According to CNBC, the company’s shares have fallen by almost 45 percent over the last year. In July, John Schnatter, the company’s founder and former CEO, officially resigned his position as chairman of the board. The news came hours after Schnatter acknowledged the use of a racial slur during a May conference call and offered a public apology. Media reports indicated that Schnatter was also accused of graphically describing violence against minorities.
That controversy came less than a year after Schnatter relinquished his CEO role after criticizing National Football League players for kneeling during the national anthem, blaming the outcry surrounding their protests for slowing sales growth at Papa John’s, at the time an NFL sponsor and advertiser.
Schnatter filed a lawsuit on July 27 against the company, accusing it of failing to produce documents related to his ouster.

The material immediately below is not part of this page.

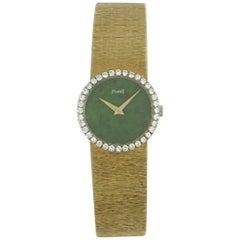 Piaget Ladies Yellow Gold Jade Dial Diamond Bezel Wristwatch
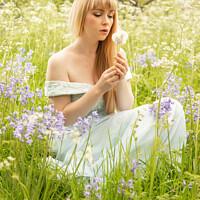 Buy canvas prints of Woman Blowing Dandelions by Amanda Elwell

His attorneys reportedly wanted to inspect company documents “because of the unexplained and heavy-handed way in which the company has treated him since the publication of a story that falsely accused him of using a racial slur.”

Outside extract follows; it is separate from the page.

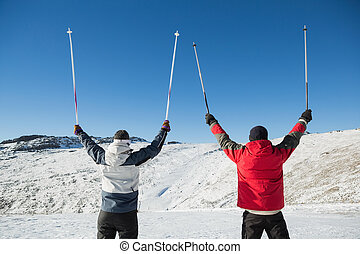 Rear view of a couple raising ski poles on snow covered...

While a source confirmed Papa John’s has hired Bank of America and Lazard as financial advisors, they pointed out that the company isn’t exploring a sale at this time.

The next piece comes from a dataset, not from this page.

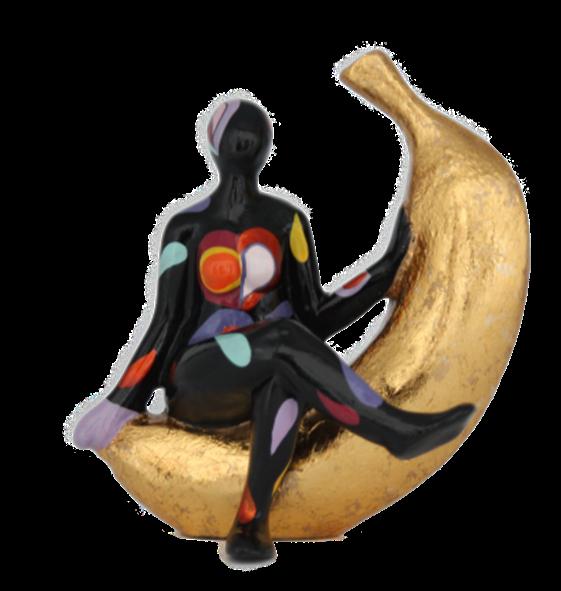 Lady Eva black sitting on Banana 12x14cm Color A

“While we recognize Papa John’s attraction as an acquisition candidate given its current turmoil and turnaround potential, we believe the likelihood for some type of strategic action is low without founder John Schnatter’s approval,” Peter Saleh, analyst at BTIG, wrote in a research note last week.
Saleh added that Schnatter, who has about a 30 percent stake in the company, probably won’t want to sell or step away from the company he founded, “making the math on shareholder approval of such an action more difficult, though not impossible.”
Papa John’s, Bank of America, Lazard and Schnatter’s representatives all declined to comment.